▶ _Assigned task_
Print the entries in full, word for word, but not the pictures.

[Dataset entries]
╭──
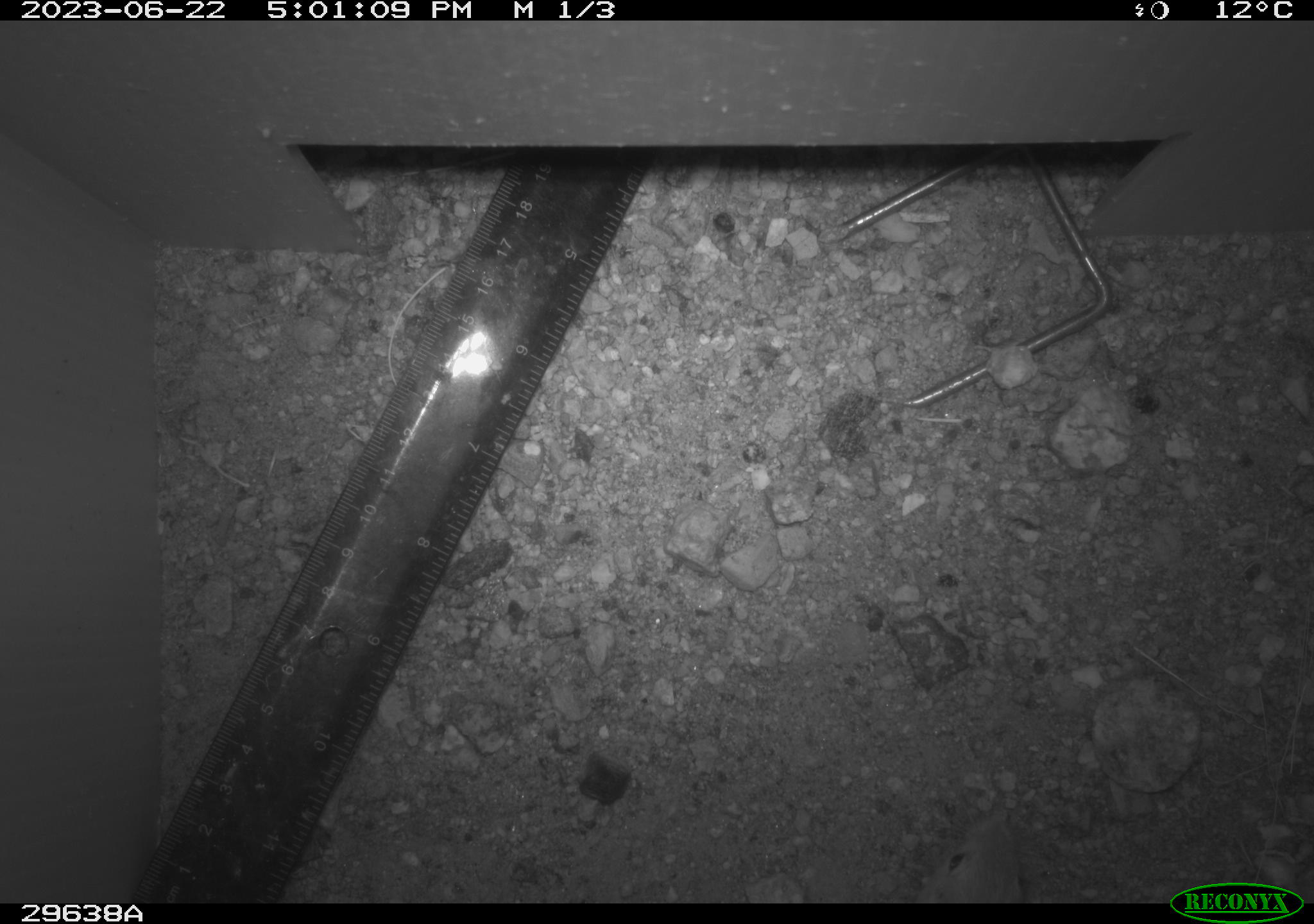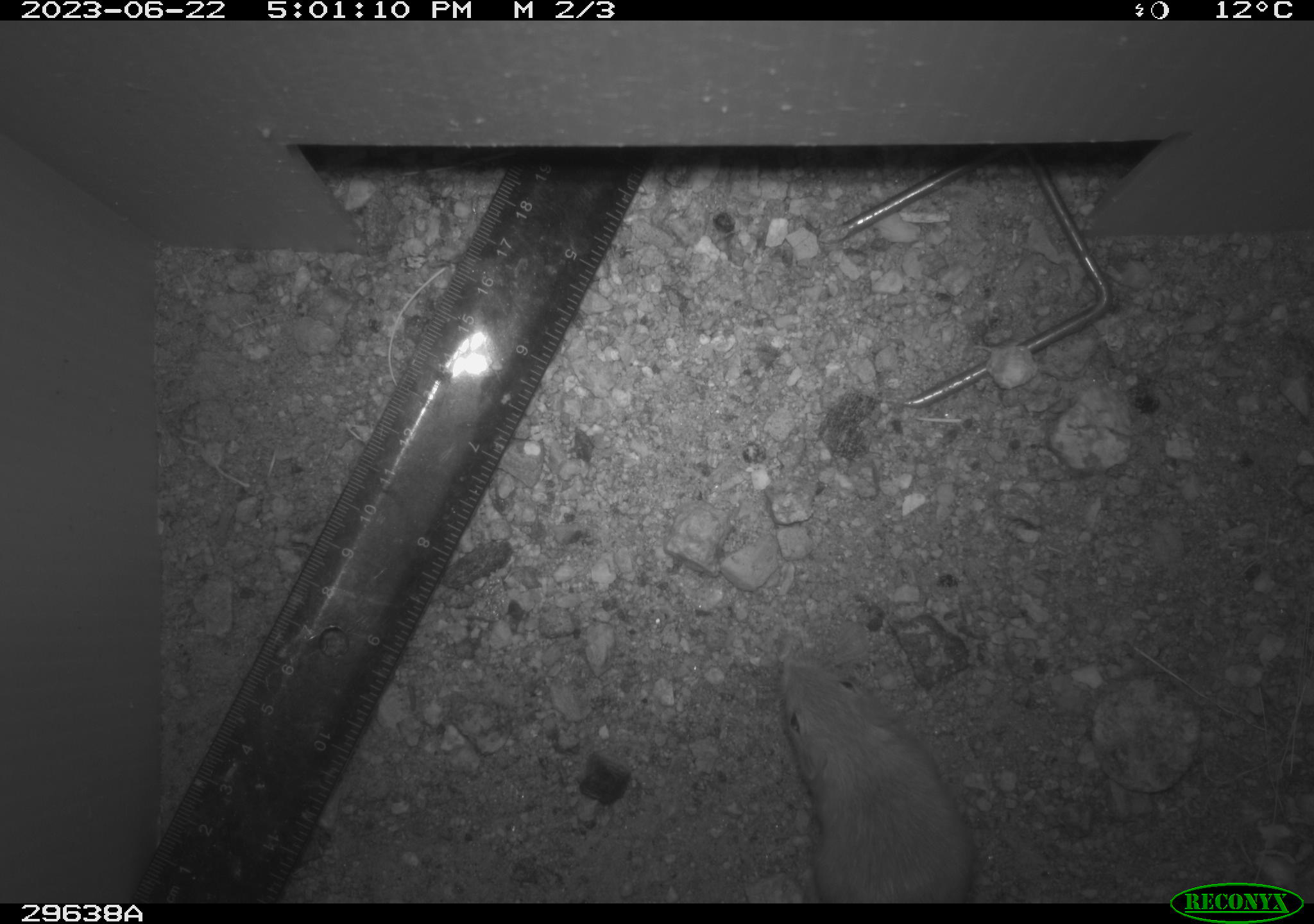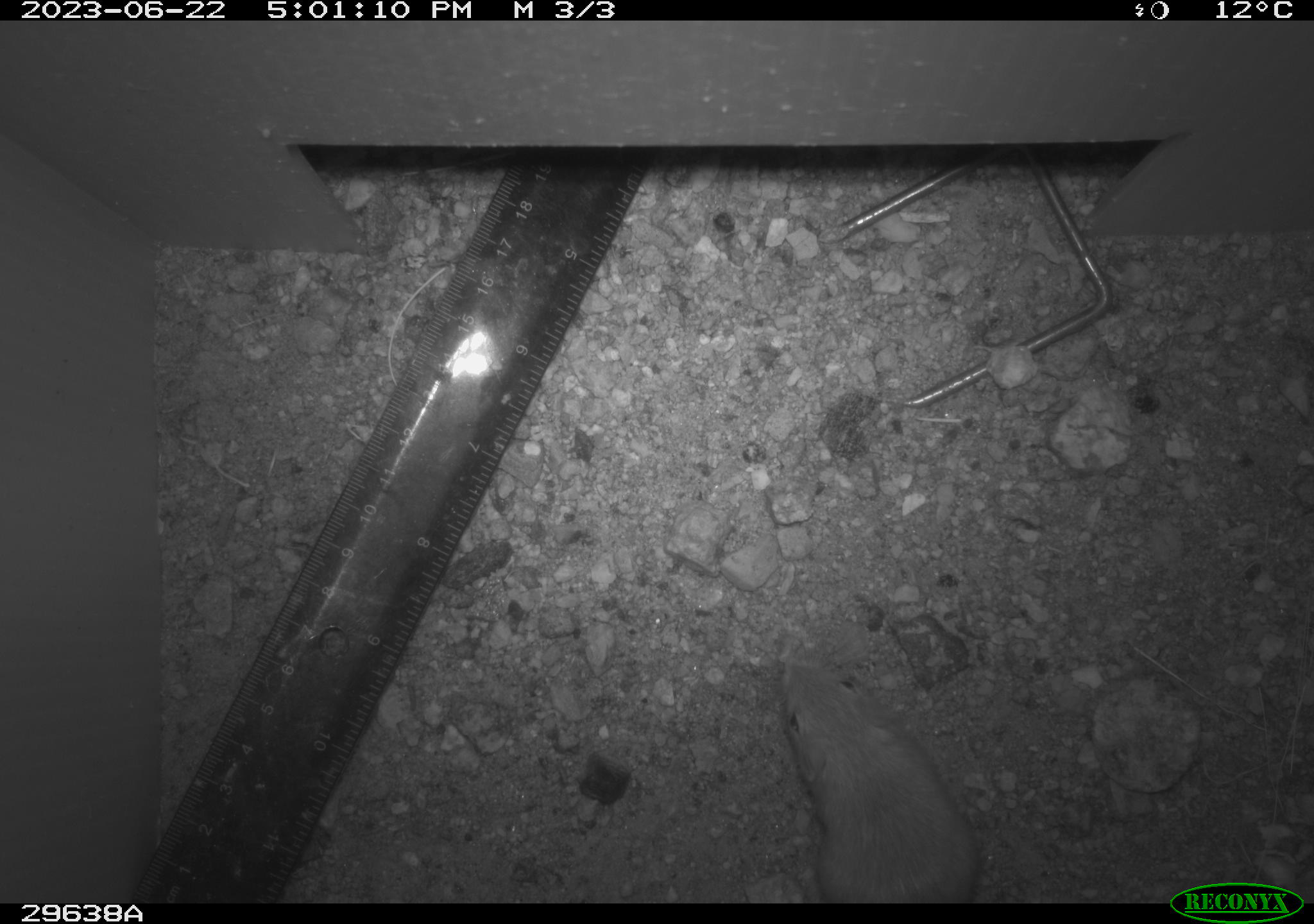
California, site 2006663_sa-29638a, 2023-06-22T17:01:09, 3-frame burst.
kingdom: Animalia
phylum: Chordata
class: Mammalia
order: Rodentia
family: Heteromyidae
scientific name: Heteromyidae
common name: kangaroo rats and pocket mice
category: heteromyidae family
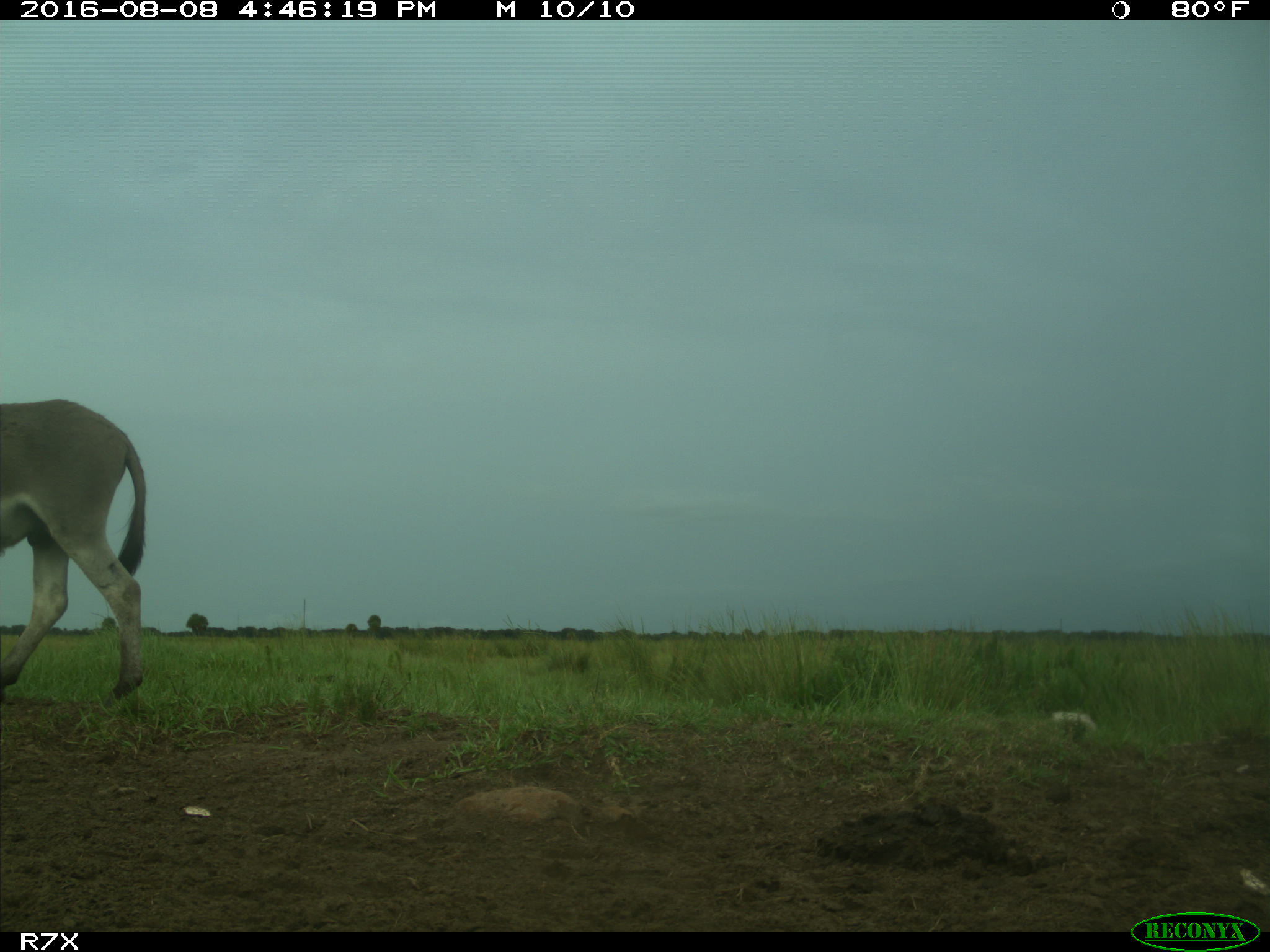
╰──
▶ _Written solution_
California, site 2006663_sa-29638a, 2023-06-22T17:01:09, 3-frame burst.
kingdom: Animalia
phylum: Chordata
class: Mammalia
order: Rodentia
family: Heteromyidae
scientific name: Heteromyidae
common name: kangaroo rats and pocket mice
category: heteromyidae family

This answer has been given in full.